**Directions for this task**
Copy out the records precisely, omitting pictures.

**Input records**
+ + + + +
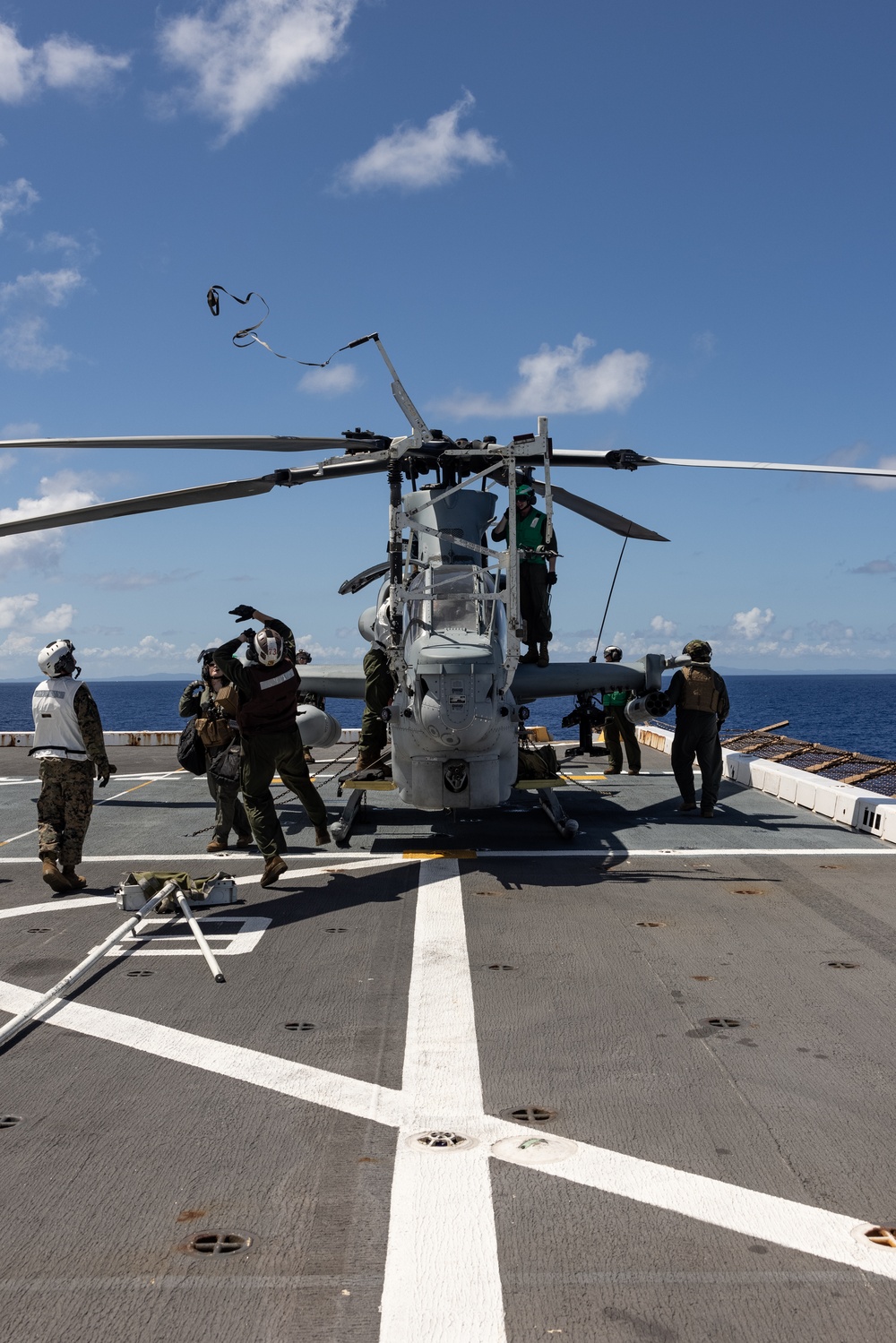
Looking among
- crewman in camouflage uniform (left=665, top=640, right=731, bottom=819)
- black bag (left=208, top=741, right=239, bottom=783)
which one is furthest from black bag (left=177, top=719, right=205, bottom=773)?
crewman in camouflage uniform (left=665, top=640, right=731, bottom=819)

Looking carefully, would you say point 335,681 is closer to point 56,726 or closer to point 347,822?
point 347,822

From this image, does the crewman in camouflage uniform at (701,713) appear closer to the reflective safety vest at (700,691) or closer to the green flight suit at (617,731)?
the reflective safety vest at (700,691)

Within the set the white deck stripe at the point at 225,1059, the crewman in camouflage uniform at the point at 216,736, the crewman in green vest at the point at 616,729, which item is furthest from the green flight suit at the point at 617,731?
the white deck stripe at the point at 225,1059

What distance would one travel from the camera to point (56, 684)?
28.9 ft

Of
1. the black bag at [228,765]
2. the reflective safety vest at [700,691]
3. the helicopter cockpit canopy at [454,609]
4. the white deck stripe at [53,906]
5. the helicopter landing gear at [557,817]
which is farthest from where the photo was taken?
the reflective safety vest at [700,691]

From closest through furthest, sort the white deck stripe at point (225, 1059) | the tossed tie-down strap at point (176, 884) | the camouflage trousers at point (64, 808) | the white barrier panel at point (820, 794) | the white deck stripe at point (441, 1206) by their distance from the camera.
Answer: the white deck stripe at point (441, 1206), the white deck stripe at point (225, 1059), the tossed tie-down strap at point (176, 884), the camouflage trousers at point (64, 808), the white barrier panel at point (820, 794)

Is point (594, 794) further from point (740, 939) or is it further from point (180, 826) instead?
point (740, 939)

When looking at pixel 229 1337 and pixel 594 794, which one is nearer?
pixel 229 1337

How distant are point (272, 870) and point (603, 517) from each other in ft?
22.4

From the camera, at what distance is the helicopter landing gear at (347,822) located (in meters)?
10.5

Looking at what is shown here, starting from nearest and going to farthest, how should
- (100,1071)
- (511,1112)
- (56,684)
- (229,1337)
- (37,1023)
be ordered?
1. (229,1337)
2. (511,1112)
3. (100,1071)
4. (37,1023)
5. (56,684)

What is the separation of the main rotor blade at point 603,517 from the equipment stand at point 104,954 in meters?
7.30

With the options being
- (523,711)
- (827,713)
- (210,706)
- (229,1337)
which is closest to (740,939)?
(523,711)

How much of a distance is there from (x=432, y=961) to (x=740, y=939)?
+ + + + +
**Finished exercise**
Looking among
- crewman in camouflage uniform (left=665, top=640, right=731, bottom=819)
- black bag (left=208, top=741, right=239, bottom=783)
which one is furthest from black bag (left=177, top=719, right=205, bottom=773)?
crewman in camouflage uniform (left=665, top=640, right=731, bottom=819)

Looking carefully, would you say point 335,681 is closer to point 56,726 or closer to point 347,822?
point 347,822

From this image, does the crewman in camouflage uniform at (701,713) appear closer to the reflective safety vest at (700,691) or closer to the green flight suit at (617,731)?
the reflective safety vest at (700,691)

Within the set the white deck stripe at the point at 225,1059, the crewman in camouflage uniform at the point at 216,736, the crewman in green vest at the point at 616,729, which item is furthest from the green flight suit at the point at 617,731?
the white deck stripe at the point at 225,1059

What distance would one travel from the camera to point (56, 684)?
28.9 ft

Of
1. the black bag at [228,765]
2. the reflective safety vest at [700,691]
3. the helicopter cockpit canopy at [454,609]
4. the white deck stripe at [53,906]
5. the helicopter landing gear at [557,817]
which is farthest from where the photo was taken?
the reflective safety vest at [700,691]

From closest through furthest, sort the white deck stripe at point (225, 1059) | the tossed tie-down strap at point (176, 884) | the camouflage trousers at point (64, 808) | the white barrier panel at point (820, 794) | the white deck stripe at point (441, 1206) by their distance from the camera.
Answer: the white deck stripe at point (441, 1206), the white deck stripe at point (225, 1059), the tossed tie-down strap at point (176, 884), the camouflage trousers at point (64, 808), the white barrier panel at point (820, 794)

Is point (594, 794) further from point (740, 939) or is it further from point (180, 826) instead?
point (740, 939)

When looking at pixel 229 1337 and pixel 594 794, which one is nearer?
pixel 229 1337

How distant are point (272, 870) and point (603, 517) from each other in ft?
22.4

From the camera, at what distance is the helicopter landing gear at (347,822) located (in meters)?
10.5

Looking at what is shown here, starting from nearest and going to farthest, how should
- (100,1071)
- (511,1112)
- (56,684)
- (229,1337)
- (37,1023)
be ordered?
1. (229,1337)
2. (511,1112)
3. (100,1071)
4. (37,1023)
5. (56,684)

What is the separation of the main rotor blade at point 603,517 from the equipment stand at point 104,954 in meters?
7.30

With the options being
- (523,711)
- (827,713)
- (210,706)
- (229,1337)
which is closest to (740,939)?
(523,711)

How much of a distance is there from (x=432, y=961) to (x=740, y=939)?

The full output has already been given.